Express all the rows below as a JSON list of strings, with one string for each line and blank lines skipped.
**** EXTRACTED RECORDS
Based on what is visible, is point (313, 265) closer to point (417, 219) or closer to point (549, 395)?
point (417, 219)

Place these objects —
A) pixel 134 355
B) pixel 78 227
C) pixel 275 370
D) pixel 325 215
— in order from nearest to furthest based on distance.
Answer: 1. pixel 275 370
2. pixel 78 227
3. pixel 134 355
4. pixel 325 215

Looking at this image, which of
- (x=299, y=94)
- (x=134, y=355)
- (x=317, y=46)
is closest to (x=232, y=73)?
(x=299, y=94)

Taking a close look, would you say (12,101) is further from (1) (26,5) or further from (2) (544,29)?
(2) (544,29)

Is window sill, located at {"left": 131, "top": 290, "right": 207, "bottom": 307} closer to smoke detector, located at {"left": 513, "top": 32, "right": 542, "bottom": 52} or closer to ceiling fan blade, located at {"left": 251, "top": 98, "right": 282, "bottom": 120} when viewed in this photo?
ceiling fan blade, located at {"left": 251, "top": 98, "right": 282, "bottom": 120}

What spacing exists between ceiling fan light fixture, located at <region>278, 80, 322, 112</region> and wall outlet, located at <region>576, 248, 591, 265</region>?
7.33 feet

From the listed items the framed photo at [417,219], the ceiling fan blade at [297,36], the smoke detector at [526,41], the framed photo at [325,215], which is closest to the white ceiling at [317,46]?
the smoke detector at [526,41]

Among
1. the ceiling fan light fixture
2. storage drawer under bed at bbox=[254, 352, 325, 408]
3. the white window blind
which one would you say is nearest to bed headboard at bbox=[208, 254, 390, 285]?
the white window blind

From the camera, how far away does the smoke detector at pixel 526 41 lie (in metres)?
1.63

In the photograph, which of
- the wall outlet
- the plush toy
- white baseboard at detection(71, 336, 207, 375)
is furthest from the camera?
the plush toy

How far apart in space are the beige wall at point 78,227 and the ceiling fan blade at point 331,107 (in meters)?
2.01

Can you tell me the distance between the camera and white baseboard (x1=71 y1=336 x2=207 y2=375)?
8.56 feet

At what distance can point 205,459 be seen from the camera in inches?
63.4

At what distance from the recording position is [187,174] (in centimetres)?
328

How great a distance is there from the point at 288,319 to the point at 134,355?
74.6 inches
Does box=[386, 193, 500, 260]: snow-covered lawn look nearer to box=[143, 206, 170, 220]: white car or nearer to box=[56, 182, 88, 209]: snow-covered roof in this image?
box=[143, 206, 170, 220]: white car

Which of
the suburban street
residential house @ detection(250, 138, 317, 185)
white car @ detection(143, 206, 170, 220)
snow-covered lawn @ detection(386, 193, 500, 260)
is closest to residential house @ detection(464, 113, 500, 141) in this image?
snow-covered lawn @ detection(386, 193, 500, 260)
********
**OUTPUT OF THE TASK**
[
  "Based on what is visible, is point (313, 265) closer to point (417, 219) or closer to point (549, 395)?",
  "point (417, 219)",
  "Place these objects —",
  "A) pixel 134 355",
  "B) pixel 78 227",
  "C) pixel 275 370",
  "D) pixel 325 215",
  "— in order from nearest to furthest based on distance.",
  "Answer: 1. pixel 275 370",
  "2. pixel 78 227",
  "3. pixel 134 355",
  "4. pixel 325 215",
  "Looking at this image, which of",
  "- (x=299, y=94)",
  "- (x=134, y=355)",
  "- (x=317, y=46)",
  "is closest to (x=232, y=73)?",
  "(x=299, y=94)",
  "Taking a close look, would you say (12,101) is further from (1) (26,5) or further from (2) (544,29)?",
  "(2) (544,29)",
  "Is window sill, located at {\"left\": 131, \"top\": 290, \"right\": 207, \"bottom\": 307} closer to smoke detector, located at {\"left\": 513, \"top\": 32, \"right\": 542, \"bottom\": 52} or closer to ceiling fan blade, located at {\"left\": 251, \"top\": 98, \"right\": 282, \"bottom\": 120} when viewed in this photo?",
  "ceiling fan blade, located at {\"left\": 251, \"top\": 98, \"right\": 282, \"bottom\": 120}",
  "What spacing exists between ceiling fan light fixture, located at <region>278, 80, 322, 112</region> and wall outlet, located at <region>576, 248, 591, 265</region>?",
  "7.33 feet",
  "From the listed items the framed photo at [417,219], the ceiling fan blade at [297,36], the smoke detector at [526,41], the framed photo at [325,215], which is closest to the white ceiling at [317,46]?",
  "the smoke detector at [526,41]",
  "Among",
  "1. the ceiling fan light fixture",
  "2. storage drawer under bed at bbox=[254, 352, 325, 408]",
  "3. the white window blind",
  "which one would you say is nearest to bed headboard at bbox=[208, 254, 390, 285]?",
  "the white window blind",
  "From the camera, how far away does the smoke detector at pixel 526 41 lie (in metres)?",
  "1.63",
  "In the photograph, which of",
  "- the wall outlet",
  "- the plush toy",
  "- white baseboard at detection(71, 336, 207, 375)",
  "is furthest from the camera?",
  "the plush toy",
  "How far apart in space are the beige wall at point 78,227 and the ceiling fan blade at point 331,107 (in meters)?",
  "2.01",
  "Can you tell me the distance between the camera and white baseboard (x1=71 y1=336 x2=207 y2=375)?",
  "8.56 feet",
  "At what distance can point 205,459 be seen from the camera in inches?",
  "63.4",
  "At what distance from the recording position is [187,174] (in centimetres)?",
  "328",
  "How great a distance is there from the point at 288,319 to the point at 134,355?",
  "74.6 inches",
  "Does box=[386, 193, 500, 260]: snow-covered lawn look nearer to box=[143, 206, 170, 220]: white car or nearer to box=[56, 182, 88, 209]: snow-covered roof in this image?",
  "box=[143, 206, 170, 220]: white car",
  "Which of",
  "the suburban street",
  "residential house @ detection(250, 138, 317, 185)",
  "white car @ detection(143, 206, 170, 220)",
  "snow-covered lawn @ detection(386, 193, 500, 260)",
  "is closest to residential house @ detection(464, 113, 500, 141) in this image?",
  "snow-covered lawn @ detection(386, 193, 500, 260)"
]